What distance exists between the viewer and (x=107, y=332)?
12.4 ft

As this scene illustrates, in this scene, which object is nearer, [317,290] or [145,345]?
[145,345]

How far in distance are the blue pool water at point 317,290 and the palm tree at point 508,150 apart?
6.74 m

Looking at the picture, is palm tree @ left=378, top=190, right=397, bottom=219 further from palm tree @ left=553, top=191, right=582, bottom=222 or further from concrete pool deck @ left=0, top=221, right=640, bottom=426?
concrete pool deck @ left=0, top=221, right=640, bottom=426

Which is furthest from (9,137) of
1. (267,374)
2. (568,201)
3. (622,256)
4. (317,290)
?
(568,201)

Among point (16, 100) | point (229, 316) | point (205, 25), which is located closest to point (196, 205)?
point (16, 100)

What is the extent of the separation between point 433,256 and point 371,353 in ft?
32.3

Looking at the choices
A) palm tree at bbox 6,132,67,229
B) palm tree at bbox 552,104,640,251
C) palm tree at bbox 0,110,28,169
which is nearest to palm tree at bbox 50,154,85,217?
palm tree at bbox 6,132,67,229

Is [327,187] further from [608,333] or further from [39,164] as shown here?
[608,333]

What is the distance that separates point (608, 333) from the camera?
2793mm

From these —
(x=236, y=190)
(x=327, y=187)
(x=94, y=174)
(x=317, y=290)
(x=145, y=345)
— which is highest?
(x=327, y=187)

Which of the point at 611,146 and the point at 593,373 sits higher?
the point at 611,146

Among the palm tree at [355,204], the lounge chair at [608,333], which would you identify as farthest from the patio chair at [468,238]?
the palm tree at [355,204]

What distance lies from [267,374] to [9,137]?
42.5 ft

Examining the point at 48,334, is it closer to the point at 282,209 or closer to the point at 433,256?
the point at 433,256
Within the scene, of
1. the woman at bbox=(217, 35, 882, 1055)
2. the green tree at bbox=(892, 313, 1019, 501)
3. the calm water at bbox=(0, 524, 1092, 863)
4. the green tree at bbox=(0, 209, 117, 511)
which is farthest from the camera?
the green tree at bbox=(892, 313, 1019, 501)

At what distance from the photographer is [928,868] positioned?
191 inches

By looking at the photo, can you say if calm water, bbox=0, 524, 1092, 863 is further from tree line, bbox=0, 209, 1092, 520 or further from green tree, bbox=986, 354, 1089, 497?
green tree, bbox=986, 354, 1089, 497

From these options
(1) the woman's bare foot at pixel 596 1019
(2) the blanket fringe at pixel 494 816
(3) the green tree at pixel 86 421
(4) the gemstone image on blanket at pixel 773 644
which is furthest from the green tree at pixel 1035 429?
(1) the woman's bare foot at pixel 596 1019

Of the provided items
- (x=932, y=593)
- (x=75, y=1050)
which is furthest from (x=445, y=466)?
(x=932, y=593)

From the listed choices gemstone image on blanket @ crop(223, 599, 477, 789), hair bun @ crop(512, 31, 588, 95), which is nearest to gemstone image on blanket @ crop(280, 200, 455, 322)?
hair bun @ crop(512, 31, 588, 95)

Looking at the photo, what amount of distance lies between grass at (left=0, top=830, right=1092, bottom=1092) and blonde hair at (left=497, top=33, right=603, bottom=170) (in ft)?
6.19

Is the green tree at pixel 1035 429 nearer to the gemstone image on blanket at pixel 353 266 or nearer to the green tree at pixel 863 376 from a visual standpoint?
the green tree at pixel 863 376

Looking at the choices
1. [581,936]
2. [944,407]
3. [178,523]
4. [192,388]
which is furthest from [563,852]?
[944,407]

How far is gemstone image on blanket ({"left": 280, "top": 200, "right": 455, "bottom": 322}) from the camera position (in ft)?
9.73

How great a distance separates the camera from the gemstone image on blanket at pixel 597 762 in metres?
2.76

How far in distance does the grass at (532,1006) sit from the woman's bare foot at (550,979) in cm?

Task directions: Retype the records that precede this task, keeping them exactly the same.

Response to the task:
What distance exists between the viewer and (x=107, y=332)?
12.4 ft

As this scene illustrates, in this scene, which object is nearer, [317,290] or [145,345]?
[145,345]

How far in distance are the blue pool water at point 317,290 and the palm tree at point 508,150 apart?
6.74 m

Looking at the picture, is palm tree @ left=378, top=190, right=397, bottom=219 further from palm tree @ left=553, top=191, right=582, bottom=222 or further from concrete pool deck @ left=0, top=221, right=640, bottom=426?
concrete pool deck @ left=0, top=221, right=640, bottom=426

Which is furthest from (9,137) of
1. (267,374)
2. (568,201)
3. (622,256)
4. (317,290)
?
(568,201)

Among point (16, 100) | point (229, 316) | point (205, 25), which is located closest to point (196, 205)?
point (16, 100)

What is the extent of the separation between point 433,256 and point 371,353 in ft?
32.3

Looking at the choices
A) palm tree at bbox 6,132,67,229
B) palm tree at bbox 552,104,640,251
C) palm tree at bbox 0,110,28,169
which is nearest to palm tree at bbox 50,154,85,217?
palm tree at bbox 6,132,67,229

Is [327,187] further from [608,333] or further from [39,164] as shown here?
[608,333]

What is the distance that separates point (608, 333) from the camera?
2793mm

From these —
(x=236, y=190)
(x=327, y=187)
(x=94, y=174)
(x=317, y=290)
(x=145, y=345)
— which is highest?
(x=327, y=187)

Which of the point at 611,146 and the point at 593,373 sits higher?
the point at 611,146

Among the palm tree at [355,204], the lounge chair at [608,333], which would you identify as farthest from the patio chair at [468,238]?
the palm tree at [355,204]

What distance lies from [267,374] to [9,137]?
42.5 ft

Examining the point at 48,334, is it closer to the point at 282,209 or closer to the point at 433,256?
the point at 433,256
Within the scene, of
1. the woman at bbox=(217, 35, 882, 1055)
2. the green tree at bbox=(892, 313, 1019, 501)
3. the calm water at bbox=(0, 524, 1092, 863)
4. the green tree at bbox=(0, 209, 117, 511)
which is farthest from the camera?
the green tree at bbox=(892, 313, 1019, 501)

At what distance from the photographer is [928,868] positioned?
191 inches

By looking at the photo, can you say if calm water, bbox=0, 524, 1092, 863 is further from tree line, bbox=0, 209, 1092, 520 or further from green tree, bbox=986, 354, 1089, 497?
green tree, bbox=986, 354, 1089, 497

From these options
(1) the woman's bare foot at pixel 596 1019
(2) the blanket fringe at pixel 494 816
(3) the green tree at pixel 86 421
(4) the gemstone image on blanket at pixel 773 644
which is furthest from the green tree at pixel 1035 429?
(1) the woman's bare foot at pixel 596 1019

Of the provided items
- (x=932, y=593)
- (x=75, y=1050)
which is furthest from (x=445, y=466)?
(x=932, y=593)

From the listed choices gemstone image on blanket @ crop(223, 599, 477, 789), hair bun @ crop(512, 31, 588, 95), which is nearest to gemstone image on blanket @ crop(280, 200, 455, 322)?
hair bun @ crop(512, 31, 588, 95)

Looking at the photo, what amount of distance lies between grass at (left=0, top=830, right=1092, bottom=1092) and blonde hair at (left=497, top=33, right=603, bottom=170) (in ft)?
6.19

Is the green tree at pixel 1035 429 nearer to the gemstone image on blanket at pixel 353 266 or nearer to the green tree at pixel 863 376 from a visual standpoint?
the green tree at pixel 863 376

Looking at the choices
1. [581,936]
2. [944,407]
3. [178,523]
4. [192,388]
which is furthest from [563,852]?
[944,407]

How far is gemstone image on blanket ({"left": 280, "top": 200, "right": 455, "bottom": 322}) from the camera position (in ft)?
9.73

How great a distance separates the camera from the gemstone image on blanket at pixel 597 762 in metres?
2.76

How far in distance does the grass at (532,1006) sit from the woman's bare foot at (550,979) in cm?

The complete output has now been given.